**YOUR ASSIGNMENT**
Once you reach the line that holds "family: Strigopidae" in the listing below, output it and every line after it through the line that holds "genus: Rusa", word for word.

**PROVIDED RECORDS**
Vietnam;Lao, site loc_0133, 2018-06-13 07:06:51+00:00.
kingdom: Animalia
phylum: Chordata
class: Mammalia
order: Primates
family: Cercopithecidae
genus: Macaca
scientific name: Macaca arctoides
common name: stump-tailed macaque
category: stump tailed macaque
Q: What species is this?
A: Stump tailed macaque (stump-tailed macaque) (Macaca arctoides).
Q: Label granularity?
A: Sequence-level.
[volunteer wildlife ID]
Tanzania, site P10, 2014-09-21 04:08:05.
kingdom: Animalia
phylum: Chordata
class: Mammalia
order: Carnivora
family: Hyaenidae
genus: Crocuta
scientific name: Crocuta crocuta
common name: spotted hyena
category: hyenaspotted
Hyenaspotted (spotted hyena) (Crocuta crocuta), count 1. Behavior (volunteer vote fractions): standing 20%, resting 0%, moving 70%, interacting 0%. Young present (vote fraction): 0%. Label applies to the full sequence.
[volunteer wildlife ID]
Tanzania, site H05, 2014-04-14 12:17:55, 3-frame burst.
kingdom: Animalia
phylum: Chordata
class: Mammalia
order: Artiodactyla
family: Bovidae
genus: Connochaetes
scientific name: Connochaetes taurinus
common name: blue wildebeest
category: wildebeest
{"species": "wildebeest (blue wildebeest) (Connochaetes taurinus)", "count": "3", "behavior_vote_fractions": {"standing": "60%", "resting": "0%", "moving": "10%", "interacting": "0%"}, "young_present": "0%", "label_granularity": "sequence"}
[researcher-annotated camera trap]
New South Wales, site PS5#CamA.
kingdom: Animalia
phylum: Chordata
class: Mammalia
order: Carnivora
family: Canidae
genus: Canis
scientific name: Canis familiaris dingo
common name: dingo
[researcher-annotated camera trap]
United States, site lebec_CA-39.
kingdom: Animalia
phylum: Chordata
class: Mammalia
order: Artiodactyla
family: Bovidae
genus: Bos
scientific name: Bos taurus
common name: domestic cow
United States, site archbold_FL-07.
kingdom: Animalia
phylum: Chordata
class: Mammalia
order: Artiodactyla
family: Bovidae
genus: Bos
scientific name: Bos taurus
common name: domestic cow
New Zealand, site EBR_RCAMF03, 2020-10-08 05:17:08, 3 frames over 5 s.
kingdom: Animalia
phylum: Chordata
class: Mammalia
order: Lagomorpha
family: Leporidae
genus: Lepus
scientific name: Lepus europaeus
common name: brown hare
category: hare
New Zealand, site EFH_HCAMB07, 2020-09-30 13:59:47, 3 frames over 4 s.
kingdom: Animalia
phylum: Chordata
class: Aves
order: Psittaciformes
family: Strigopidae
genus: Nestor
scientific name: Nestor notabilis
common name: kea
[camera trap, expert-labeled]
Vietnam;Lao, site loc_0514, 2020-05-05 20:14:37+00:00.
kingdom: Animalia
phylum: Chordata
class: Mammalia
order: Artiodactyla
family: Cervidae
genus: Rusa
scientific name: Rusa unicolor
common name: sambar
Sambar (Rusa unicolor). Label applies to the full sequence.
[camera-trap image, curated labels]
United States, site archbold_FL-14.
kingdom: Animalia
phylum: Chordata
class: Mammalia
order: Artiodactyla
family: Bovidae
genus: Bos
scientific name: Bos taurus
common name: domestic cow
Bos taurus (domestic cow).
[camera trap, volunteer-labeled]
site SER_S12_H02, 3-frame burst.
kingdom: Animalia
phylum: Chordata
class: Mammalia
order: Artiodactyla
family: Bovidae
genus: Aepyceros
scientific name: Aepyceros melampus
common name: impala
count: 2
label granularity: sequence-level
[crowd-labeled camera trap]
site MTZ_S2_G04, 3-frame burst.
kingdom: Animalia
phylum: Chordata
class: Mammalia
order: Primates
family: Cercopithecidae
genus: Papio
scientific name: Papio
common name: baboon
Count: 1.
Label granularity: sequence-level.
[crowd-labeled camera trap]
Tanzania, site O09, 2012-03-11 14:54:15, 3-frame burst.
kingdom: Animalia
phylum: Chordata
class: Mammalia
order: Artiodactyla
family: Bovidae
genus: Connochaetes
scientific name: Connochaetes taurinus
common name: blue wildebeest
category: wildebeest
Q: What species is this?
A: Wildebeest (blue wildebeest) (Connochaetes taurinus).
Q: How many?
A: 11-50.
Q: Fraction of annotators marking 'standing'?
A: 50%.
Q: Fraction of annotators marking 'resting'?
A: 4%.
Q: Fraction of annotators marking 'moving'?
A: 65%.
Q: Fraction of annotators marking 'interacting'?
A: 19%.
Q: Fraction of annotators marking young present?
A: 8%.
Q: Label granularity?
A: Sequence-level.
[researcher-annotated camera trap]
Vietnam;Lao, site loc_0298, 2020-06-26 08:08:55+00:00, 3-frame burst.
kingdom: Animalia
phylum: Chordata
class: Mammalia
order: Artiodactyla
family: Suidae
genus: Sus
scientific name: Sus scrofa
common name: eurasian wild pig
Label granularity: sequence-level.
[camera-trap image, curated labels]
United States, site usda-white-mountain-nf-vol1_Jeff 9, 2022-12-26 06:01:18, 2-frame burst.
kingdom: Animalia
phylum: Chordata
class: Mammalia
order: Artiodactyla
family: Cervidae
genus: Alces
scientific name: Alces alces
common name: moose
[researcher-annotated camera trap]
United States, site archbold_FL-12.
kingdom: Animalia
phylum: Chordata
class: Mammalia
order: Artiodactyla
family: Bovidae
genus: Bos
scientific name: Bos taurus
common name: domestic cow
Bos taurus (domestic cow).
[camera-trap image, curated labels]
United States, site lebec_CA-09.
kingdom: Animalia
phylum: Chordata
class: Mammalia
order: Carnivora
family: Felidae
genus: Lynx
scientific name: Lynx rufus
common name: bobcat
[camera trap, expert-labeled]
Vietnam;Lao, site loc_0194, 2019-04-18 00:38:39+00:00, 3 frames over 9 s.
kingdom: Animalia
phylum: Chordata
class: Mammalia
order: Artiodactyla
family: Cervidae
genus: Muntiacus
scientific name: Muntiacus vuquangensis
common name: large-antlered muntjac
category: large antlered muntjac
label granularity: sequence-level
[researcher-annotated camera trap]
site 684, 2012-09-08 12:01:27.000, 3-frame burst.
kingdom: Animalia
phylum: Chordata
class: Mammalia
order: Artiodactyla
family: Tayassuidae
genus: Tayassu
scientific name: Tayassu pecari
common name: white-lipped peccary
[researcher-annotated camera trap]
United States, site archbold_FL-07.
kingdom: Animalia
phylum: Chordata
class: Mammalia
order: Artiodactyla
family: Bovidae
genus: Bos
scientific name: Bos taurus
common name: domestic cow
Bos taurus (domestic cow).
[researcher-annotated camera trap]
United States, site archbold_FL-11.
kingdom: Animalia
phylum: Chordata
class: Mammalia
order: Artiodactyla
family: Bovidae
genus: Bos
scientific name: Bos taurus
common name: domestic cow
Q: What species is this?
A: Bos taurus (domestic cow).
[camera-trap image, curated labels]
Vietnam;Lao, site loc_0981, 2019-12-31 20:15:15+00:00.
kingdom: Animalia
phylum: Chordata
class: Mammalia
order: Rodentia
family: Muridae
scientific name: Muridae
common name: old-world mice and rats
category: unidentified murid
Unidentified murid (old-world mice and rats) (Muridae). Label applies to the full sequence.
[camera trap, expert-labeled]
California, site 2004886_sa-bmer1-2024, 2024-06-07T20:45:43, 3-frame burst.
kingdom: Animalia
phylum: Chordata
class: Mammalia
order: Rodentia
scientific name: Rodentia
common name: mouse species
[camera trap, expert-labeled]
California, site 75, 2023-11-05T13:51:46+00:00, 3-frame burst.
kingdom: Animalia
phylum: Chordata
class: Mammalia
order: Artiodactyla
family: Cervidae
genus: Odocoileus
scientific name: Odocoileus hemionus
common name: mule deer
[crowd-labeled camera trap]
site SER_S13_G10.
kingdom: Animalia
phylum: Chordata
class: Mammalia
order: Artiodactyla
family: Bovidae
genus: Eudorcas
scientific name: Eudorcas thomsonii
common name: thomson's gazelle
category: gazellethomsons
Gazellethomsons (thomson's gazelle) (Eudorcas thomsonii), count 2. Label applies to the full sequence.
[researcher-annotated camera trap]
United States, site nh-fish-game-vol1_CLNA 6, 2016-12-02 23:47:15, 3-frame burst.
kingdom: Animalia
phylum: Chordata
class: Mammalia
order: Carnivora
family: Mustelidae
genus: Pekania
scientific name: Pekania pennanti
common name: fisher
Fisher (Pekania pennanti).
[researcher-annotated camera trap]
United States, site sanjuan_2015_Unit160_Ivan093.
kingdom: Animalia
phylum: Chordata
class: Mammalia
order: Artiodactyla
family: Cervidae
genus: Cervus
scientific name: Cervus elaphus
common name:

**RESPONSE BELOW**
family: Strigopidae
genus: Nestor
scientific name: Nestor notabilis
common name: kea
[camera trap, expert-labeled]
Vietnam;Lao, site loc_0514, 2020-05-05 20:14:37+00:00.
kingdom: Animalia
phylum: Chordata
class: Mammalia
order: Artiodactyla
family: Cervidae
genus: Rusa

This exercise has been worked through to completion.